==== Selected passage
Hi
I'm not really looking for advice, there isn't a lot I don't know about palpitations after suffering from them for years! I have had a bad day with them today & I guess I'm just feeling alone & like no-one understands what it's like to deal with these. I have done a lot of work on my anxiety over the years & know I have come a long way but I truly believe that if it wasn't for the fear of having them while out & about I really wouldn't have anxiety anymore! I can cope with the odd flutter, the runs of irregular beats that give me a head rush & isolated ectopics but what I really struggle with is when I get them I can feel my heart beating irregularly, my stomach seems to tighten & I find myself breathing high up in my chest which makes them worse. I try so hard to breathe small, low & slow etc but it's so hard to then turn down the fear. I was walking in town today, had just had breakfast & felt a bit bloated so possibly vagus nerve stuff but every time I walked my heart felt like it was beating harder & irregularly-I think they were ectopics every 3-4 beats, of course my anxiety made it worse. My son was with me which helped but I just walked slowly & tried to control my breathing but I now feel so defeated & worn down by it. I also get them if I'm talking a lot especially if I have to speak loudly in a noisy room, I think it's like a disordered breathing thing but I don't understand why excessive talking triggers them.
I am currently seeing a therapist for my anxiety issues as it had caused a return of the chronic fatigue I had years ago & I am much better but I can't lose my fear of having random palpitations when away from home. I feel like I'll never live freely again without this fear hanging over me - I have read Claire Weekes countless times & I use Dare as well, all this helps but if they're bad nothing seems to help.
Anyway, thanks for reading - I just needed to vent to people who understand the fear that goes with these. I have anxiety about palpitations but it shouldn't define me or limit what I can do but it does & only other sufferers can understand how hard that feels.
========
==== Information provided
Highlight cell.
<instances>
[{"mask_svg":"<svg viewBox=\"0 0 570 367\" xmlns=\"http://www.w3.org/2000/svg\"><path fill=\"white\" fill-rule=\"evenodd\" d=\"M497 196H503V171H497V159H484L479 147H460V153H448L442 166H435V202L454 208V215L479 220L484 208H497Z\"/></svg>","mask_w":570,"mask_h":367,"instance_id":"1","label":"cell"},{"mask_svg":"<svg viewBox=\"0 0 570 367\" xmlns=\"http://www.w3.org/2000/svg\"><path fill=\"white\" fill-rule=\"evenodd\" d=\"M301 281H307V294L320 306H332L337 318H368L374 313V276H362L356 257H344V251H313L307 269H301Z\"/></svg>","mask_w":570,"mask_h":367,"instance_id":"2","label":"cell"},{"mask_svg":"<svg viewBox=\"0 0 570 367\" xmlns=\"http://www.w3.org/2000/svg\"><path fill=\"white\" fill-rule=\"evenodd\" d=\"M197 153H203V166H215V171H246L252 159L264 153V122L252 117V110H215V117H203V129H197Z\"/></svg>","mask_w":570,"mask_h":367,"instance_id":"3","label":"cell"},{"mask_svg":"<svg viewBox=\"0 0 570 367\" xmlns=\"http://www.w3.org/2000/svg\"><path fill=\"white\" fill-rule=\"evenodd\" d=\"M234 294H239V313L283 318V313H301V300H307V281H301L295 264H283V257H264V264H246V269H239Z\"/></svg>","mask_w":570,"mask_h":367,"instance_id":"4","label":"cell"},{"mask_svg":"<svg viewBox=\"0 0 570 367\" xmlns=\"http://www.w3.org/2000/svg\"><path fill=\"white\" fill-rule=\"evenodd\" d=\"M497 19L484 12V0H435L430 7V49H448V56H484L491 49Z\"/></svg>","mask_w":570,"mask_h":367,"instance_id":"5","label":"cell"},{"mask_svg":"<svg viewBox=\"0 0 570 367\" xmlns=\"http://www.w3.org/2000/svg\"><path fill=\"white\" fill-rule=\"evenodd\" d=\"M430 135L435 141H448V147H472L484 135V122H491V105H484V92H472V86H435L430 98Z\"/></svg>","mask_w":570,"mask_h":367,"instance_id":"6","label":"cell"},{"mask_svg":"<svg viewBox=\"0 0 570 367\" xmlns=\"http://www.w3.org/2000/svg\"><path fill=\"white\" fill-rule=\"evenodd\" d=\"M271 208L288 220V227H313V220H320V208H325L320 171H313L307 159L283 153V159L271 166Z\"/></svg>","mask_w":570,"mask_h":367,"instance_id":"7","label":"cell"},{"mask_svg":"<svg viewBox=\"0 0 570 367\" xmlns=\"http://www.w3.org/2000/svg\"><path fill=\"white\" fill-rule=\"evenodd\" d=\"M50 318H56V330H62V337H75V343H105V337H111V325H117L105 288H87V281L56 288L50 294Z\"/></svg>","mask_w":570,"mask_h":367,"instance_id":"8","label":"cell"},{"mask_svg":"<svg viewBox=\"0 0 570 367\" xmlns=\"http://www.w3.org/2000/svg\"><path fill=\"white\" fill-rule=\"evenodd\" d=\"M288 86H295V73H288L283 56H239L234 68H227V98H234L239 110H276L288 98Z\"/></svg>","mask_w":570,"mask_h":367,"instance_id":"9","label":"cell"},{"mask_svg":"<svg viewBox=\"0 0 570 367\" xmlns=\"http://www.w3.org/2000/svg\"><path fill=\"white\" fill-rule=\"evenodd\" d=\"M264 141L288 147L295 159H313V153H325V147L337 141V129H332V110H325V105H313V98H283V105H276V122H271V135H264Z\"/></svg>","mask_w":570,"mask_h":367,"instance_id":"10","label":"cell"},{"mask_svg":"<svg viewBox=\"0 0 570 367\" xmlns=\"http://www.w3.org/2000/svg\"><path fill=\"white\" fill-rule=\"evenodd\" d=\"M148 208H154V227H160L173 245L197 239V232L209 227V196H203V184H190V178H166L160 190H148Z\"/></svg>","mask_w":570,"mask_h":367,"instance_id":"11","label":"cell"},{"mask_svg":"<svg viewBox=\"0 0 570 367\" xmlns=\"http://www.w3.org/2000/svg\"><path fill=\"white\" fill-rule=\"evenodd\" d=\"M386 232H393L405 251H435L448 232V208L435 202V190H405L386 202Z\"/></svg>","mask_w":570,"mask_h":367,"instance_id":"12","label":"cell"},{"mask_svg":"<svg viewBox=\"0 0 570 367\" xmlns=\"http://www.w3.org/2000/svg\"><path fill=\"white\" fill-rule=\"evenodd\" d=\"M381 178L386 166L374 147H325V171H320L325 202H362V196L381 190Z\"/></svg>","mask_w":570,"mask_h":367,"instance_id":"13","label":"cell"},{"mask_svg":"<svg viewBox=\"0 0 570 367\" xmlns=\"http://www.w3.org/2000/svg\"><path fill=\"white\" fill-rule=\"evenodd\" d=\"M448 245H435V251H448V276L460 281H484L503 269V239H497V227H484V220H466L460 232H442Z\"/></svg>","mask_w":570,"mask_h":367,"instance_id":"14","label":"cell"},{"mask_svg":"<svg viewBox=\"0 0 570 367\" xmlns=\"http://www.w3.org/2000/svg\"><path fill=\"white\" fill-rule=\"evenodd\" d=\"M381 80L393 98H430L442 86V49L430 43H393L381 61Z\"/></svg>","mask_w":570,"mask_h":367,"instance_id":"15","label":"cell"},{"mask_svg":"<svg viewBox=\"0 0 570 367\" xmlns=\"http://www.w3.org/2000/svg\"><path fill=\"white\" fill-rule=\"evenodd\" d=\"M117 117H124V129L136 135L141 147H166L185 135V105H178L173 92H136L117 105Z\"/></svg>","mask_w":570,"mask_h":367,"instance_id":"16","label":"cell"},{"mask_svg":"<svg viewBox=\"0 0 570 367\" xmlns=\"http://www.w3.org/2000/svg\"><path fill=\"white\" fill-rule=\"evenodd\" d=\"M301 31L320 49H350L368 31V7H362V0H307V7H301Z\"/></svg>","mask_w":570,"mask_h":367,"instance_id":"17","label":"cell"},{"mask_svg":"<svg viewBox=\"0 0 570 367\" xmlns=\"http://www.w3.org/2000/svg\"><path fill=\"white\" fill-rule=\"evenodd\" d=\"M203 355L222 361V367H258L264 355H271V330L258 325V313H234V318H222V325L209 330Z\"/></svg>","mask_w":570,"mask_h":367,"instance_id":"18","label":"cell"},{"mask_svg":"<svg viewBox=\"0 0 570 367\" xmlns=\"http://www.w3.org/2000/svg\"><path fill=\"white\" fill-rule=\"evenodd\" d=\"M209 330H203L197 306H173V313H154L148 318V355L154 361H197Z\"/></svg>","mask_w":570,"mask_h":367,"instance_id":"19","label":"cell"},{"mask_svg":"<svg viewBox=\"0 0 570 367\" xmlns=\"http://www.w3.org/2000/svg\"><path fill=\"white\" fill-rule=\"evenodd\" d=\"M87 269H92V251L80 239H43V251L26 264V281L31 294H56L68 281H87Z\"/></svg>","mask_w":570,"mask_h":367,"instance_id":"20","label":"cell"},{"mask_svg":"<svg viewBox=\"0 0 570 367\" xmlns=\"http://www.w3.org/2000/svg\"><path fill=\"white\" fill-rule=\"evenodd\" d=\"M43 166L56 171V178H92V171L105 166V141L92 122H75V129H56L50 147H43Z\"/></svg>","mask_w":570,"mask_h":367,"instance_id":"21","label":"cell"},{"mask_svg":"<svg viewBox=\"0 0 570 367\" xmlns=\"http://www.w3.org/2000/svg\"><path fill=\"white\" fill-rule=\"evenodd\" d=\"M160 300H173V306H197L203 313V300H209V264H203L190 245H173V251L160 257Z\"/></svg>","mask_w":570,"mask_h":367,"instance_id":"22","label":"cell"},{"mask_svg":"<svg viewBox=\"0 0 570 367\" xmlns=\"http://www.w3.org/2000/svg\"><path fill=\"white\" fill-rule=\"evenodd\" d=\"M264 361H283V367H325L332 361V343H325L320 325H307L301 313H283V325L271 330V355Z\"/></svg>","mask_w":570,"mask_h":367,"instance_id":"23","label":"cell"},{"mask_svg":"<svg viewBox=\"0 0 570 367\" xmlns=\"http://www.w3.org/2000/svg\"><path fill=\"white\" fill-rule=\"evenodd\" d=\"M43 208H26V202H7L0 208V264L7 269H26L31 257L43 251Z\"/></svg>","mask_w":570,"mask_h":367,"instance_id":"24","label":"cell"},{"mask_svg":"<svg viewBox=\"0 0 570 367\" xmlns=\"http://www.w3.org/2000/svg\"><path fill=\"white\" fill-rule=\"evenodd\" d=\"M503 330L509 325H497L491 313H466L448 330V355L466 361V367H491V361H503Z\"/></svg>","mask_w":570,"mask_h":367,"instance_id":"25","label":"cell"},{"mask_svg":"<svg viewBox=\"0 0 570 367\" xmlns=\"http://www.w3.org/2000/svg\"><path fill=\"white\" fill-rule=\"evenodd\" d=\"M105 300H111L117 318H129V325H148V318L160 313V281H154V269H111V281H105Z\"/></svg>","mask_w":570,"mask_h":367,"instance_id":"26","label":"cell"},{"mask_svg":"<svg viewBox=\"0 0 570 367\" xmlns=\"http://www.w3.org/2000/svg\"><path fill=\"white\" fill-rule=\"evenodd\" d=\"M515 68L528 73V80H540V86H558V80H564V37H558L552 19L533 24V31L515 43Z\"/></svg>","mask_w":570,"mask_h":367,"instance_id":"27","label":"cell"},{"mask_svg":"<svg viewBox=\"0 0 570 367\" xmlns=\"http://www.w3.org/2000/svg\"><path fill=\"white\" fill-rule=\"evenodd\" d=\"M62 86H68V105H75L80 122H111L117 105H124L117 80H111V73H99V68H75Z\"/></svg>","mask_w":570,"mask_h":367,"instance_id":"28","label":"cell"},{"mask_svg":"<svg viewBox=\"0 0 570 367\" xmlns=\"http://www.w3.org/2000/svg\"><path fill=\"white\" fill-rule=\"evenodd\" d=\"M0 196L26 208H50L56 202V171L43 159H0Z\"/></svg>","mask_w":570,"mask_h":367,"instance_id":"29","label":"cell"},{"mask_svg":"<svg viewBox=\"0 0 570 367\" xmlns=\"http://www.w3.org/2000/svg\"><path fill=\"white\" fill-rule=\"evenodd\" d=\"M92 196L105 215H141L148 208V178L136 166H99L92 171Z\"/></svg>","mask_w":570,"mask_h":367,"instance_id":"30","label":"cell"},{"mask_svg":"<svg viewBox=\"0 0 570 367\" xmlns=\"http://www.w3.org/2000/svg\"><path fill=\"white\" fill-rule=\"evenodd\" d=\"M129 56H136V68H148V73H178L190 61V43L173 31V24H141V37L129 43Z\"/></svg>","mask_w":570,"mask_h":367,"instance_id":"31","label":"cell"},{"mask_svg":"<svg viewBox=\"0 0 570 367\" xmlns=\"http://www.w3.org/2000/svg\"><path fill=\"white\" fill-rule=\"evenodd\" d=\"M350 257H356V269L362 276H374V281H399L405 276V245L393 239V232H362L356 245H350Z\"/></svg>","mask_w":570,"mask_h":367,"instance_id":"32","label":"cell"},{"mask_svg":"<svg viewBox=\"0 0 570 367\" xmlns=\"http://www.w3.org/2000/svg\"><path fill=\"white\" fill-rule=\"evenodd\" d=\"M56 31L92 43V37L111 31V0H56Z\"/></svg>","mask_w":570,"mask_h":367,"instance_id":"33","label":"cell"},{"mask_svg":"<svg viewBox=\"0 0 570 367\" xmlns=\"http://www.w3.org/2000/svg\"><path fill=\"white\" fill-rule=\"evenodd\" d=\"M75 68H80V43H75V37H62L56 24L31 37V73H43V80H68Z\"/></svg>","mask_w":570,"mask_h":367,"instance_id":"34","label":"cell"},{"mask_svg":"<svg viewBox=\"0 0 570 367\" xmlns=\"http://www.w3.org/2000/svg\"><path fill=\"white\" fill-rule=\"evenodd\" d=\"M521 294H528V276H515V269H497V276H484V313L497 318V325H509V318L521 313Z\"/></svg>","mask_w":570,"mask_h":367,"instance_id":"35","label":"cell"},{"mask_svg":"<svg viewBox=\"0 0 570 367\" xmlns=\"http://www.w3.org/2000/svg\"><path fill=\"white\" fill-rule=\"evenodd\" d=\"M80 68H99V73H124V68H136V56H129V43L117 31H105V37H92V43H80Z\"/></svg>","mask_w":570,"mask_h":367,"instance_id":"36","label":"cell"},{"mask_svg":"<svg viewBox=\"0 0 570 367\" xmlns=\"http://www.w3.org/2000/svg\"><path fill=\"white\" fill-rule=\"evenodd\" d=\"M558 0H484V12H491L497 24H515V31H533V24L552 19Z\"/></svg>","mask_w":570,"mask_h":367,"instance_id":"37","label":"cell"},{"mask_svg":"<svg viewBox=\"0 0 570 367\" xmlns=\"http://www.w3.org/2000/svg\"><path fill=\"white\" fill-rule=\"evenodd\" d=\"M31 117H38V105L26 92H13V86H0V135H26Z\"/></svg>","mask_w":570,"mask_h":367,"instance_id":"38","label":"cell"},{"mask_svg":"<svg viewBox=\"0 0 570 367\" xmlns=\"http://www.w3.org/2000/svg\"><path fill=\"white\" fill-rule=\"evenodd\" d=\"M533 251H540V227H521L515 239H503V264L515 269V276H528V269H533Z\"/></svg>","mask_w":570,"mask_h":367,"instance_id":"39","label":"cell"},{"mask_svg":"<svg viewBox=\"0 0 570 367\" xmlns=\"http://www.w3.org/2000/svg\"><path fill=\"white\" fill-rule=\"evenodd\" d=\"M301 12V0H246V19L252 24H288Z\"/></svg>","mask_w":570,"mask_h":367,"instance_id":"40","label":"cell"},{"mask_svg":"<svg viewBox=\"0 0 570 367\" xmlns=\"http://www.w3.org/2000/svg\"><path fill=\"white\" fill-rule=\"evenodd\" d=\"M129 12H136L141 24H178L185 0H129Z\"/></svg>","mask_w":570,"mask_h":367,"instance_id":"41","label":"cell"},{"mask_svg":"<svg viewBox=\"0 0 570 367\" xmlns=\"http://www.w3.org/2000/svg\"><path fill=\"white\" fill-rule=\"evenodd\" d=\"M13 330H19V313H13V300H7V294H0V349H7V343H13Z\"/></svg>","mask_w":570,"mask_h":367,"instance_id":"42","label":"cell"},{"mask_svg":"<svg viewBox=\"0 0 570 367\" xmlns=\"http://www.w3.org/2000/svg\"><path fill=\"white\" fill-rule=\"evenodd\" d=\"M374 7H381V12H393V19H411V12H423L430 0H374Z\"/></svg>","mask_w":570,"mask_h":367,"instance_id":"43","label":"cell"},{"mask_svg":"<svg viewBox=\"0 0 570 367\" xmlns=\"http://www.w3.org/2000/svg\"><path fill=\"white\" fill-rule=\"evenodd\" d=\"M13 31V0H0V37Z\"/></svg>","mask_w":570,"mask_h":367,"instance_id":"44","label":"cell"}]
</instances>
========
Work request 1: List the kinds of palpitations that the writer of the post about palpitations says they can cope with.
Work request 2: In the post about palpitations, what condition does the writer say their anxiety had brought back?
Work request 3: From the post about palpitations, copy word for word the part that opens with the words containing "Anyway, thanks for" and closes with "hard that feels.".

Exercise output 1:
- the odd flutter
- the runs of irregular beats that give a head rush
- isolated ectopics

Exercise output 2: The chronic fatigue they had years ago.

Exercise output 3:
Anyway, thanks for reading - I just needed to vent to people who understand the fear that goes with these. I have anxiety about palpitations but it shouldn't define me or limit what I can do but it does & only other sufferers can understand how hard that feels.